De las lecturas de los versos subversivos de Neruda, Paz, Brecht; de las revoluciones plasmadas en El siglo de las luces, Los miserables, los ensayos de Eduardo Galeano y los referentes locales del humanismo en manos de Orlando Fals Borda o Fabio Villa, surgió la convicción del estudiantado por hacerse cargo de su tiempo, por reconocerse como una fuerza política y social de gran influencia, capaz de mover masas y conciencias en pro de un bienestar colectivo y de un giro en la historia que escalara los primeros peldaños de la paz.
Con la firma de la Constitución, el país parecía vislumbrar un porvenir mucho más prometedor. La llamada apertura económica, que se quería consolidar con una ley neoliberal, y los diálogos que se adelantaban con la Coordinadora Guerrillera Simón Bolívar —integrada por las Farc, el Eln y una pequeña fracción del Epl— auspiciaban un aire de esperanza pese a que las negociaciones se llevaban a cabo en medio del fuego cruzado y de un poder del narcotráfico que había penetrado a todo el territorio. La participación de Antonio Navarro Wolf y demás exintegrantes del M-19 en la Constitución suscitaba una mínima añoranza por lograr un acuerdo de paz con los demás grupos insurgentes. No obstante, tanto las Farc como el Eln desistieron de las negociaciones y proliferaron aún más los escenarios de violencia y terror.

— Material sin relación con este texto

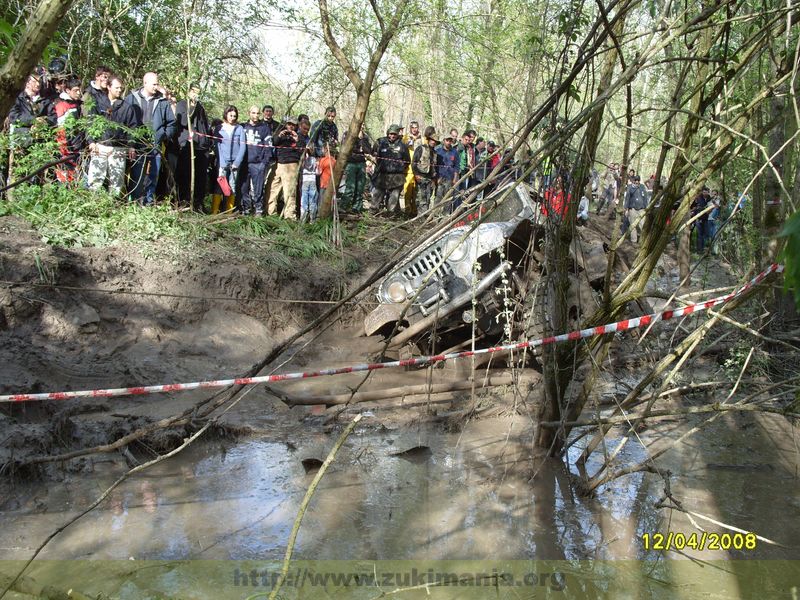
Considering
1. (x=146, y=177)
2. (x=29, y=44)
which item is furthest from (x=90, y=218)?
(x=29, y=44)

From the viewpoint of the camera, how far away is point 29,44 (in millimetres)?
2389

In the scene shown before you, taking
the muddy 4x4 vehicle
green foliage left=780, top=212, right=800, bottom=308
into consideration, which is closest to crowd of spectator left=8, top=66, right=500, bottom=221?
the muddy 4x4 vehicle

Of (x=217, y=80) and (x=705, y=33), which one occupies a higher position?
(x=217, y=80)

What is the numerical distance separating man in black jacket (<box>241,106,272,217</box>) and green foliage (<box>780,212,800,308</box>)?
10834mm

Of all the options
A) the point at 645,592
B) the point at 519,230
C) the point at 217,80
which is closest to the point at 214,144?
the point at 217,80

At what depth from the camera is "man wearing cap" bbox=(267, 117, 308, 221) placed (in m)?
Answer: 12.4

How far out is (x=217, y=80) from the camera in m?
14.2

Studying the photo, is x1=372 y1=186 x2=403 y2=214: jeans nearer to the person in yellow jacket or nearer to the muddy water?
the person in yellow jacket

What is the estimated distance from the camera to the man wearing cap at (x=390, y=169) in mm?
14289

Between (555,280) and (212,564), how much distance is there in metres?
3.11

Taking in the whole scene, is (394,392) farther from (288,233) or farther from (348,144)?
(348,144)

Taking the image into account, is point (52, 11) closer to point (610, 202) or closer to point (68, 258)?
point (68, 258)
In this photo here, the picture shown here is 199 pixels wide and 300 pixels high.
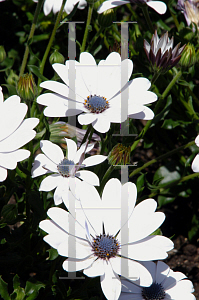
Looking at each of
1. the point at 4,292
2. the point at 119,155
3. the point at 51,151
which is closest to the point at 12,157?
the point at 51,151

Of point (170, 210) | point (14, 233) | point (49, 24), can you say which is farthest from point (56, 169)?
point (49, 24)

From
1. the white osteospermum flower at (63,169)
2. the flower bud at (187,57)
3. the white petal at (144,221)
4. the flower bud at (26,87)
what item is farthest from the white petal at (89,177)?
the flower bud at (187,57)

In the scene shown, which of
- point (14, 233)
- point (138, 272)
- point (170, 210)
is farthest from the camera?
point (170, 210)

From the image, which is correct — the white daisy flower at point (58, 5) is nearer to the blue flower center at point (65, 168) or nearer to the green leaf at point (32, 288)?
the blue flower center at point (65, 168)

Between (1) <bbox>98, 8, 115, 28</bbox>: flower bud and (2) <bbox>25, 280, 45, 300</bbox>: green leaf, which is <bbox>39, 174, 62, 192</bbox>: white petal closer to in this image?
(2) <bbox>25, 280, 45, 300</bbox>: green leaf

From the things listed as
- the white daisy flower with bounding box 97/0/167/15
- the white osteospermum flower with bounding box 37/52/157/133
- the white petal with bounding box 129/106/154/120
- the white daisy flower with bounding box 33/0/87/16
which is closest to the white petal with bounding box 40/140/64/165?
the white osteospermum flower with bounding box 37/52/157/133

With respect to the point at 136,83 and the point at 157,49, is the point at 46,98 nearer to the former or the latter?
the point at 136,83

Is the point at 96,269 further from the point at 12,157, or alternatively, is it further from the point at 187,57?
the point at 187,57
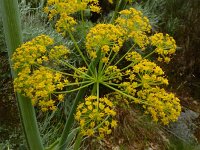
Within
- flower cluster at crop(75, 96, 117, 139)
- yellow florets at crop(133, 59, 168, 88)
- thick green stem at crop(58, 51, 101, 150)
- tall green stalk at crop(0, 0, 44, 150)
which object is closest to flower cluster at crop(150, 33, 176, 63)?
yellow florets at crop(133, 59, 168, 88)

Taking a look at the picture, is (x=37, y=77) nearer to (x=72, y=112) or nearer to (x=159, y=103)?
(x=72, y=112)

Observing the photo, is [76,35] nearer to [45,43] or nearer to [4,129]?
[4,129]

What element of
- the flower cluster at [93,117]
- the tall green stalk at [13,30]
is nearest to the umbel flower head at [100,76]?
the flower cluster at [93,117]

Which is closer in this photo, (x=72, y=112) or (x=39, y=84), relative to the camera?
(x=39, y=84)

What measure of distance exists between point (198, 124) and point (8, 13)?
314cm

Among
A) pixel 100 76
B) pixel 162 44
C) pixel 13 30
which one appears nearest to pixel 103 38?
pixel 100 76

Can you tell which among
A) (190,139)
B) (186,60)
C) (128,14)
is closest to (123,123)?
(190,139)

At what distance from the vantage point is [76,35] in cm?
409

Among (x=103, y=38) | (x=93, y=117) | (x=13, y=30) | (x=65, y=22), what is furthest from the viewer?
(x=13, y=30)

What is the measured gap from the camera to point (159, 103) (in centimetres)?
142

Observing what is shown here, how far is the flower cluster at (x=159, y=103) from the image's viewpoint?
142cm

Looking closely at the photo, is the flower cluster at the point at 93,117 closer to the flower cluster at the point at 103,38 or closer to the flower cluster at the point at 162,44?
Answer: the flower cluster at the point at 103,38

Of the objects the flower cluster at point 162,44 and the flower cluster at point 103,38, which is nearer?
the flower cluster at point 103,38

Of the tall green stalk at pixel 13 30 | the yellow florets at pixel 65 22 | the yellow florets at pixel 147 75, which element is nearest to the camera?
the yellow florets at pixel 147 75
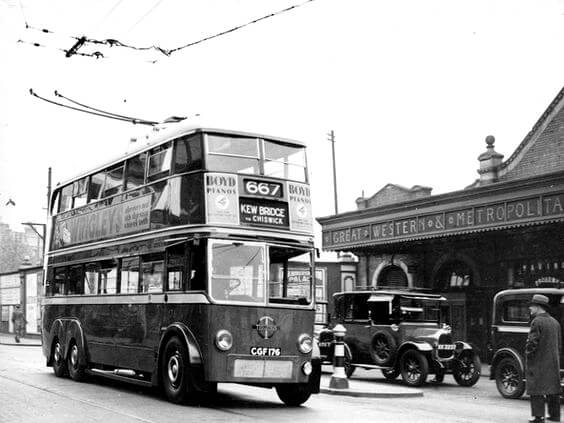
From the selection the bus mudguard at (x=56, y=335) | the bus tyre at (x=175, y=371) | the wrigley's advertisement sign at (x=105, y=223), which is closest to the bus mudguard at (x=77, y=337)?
the bus mudguard at (x=56, y=335)

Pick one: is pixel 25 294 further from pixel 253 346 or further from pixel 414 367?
pixel 253 346

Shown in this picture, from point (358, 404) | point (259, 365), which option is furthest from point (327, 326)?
point (259, 365)

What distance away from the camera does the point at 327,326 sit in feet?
65.6

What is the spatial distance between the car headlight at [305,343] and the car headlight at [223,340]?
1118mm

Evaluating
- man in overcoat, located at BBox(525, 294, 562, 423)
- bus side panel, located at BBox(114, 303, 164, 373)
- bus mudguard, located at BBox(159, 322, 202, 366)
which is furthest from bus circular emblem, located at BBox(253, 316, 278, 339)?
man in overcoat, located at BBox(525, 294, 562, 423)

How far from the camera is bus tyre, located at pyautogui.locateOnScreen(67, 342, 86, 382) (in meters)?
14.8

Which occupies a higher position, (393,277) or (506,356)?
(393,277)

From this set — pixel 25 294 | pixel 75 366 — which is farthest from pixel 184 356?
pixel 25 294

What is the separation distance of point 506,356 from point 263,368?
573 cm

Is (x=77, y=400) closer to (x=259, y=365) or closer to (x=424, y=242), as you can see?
(x=259, y=365)

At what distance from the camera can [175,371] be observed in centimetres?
1111

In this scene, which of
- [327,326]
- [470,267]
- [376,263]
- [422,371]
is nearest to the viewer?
[422,371]

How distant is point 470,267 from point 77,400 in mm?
16213

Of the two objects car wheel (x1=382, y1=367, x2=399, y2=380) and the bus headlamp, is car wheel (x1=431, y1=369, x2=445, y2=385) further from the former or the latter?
the bus headlamp
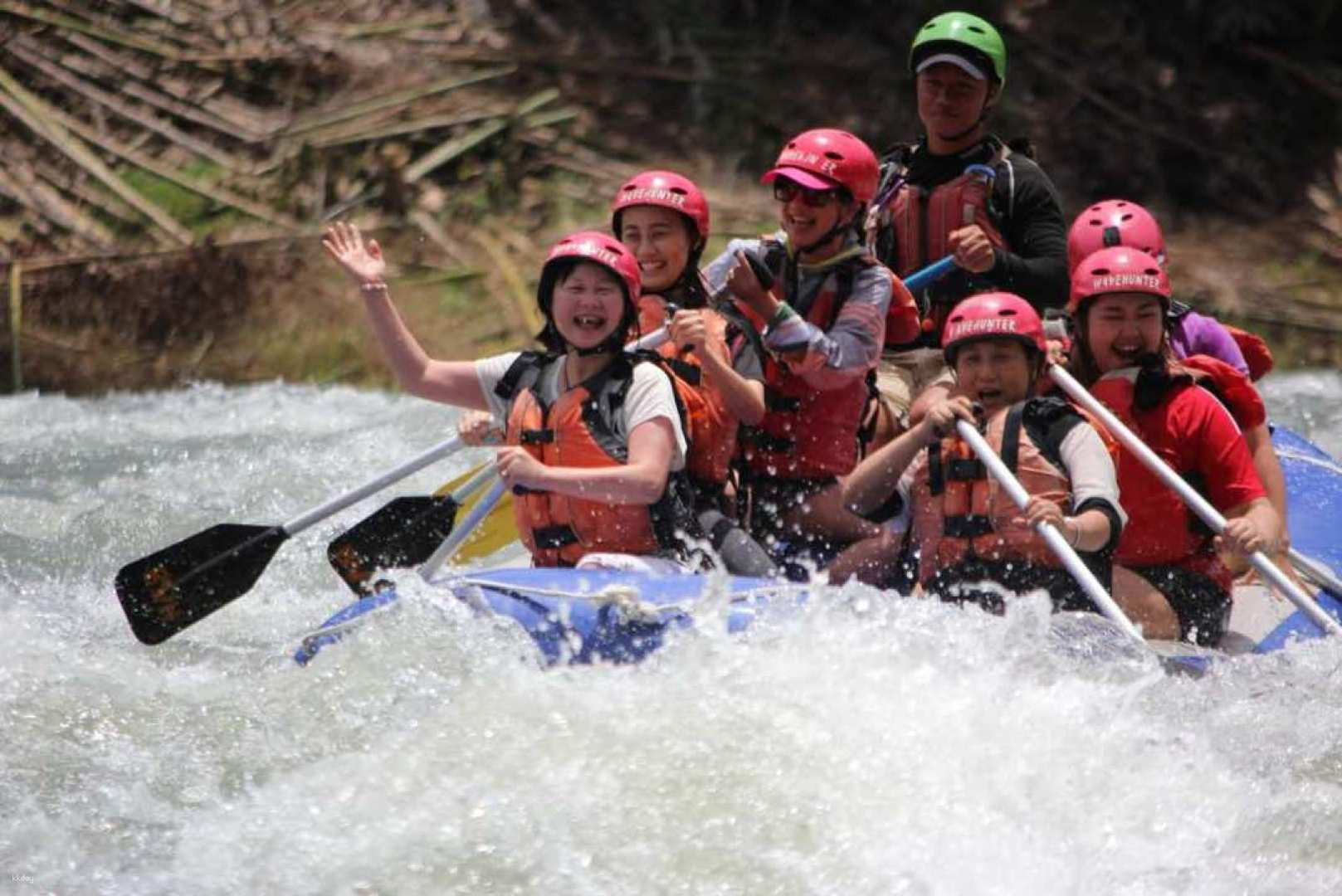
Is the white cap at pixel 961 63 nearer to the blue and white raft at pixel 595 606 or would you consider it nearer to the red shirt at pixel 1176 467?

Alonso Salazar cuenta en su libro No hubo fiesta. Crónicas de la revolución y la contrarrevolución, que Navarro Wolf cree que las Farc se hubieran unido a la Asamblea Constituyente de no haber sido por la muerte de su líder ideológico, Jacobo Arenas, asesinado un año antes.
Luego del giro político e histórico, el país se convenció de que la lucha armada y sus objetivos eran cada vez más superfluos y descabellados, pues así lo hizo saber una carta firmada por Fernando Botero, Gabriel García Márquez, Jaime Garzón y Enrique Santos Calderón, entre otros personajes de la época, en la que se afirmaba que “la lucha armada en lugar de propiciar la justicia social, como parecía posible en sus orígenes, ha generado toda clase de extremismos, como el recrudecimiento de la reacción, el vandalismo paramilitar, la inclemencia de la delincuencia común y los excesos de sectores de la fuerza pública, que condenamos con igual energía”.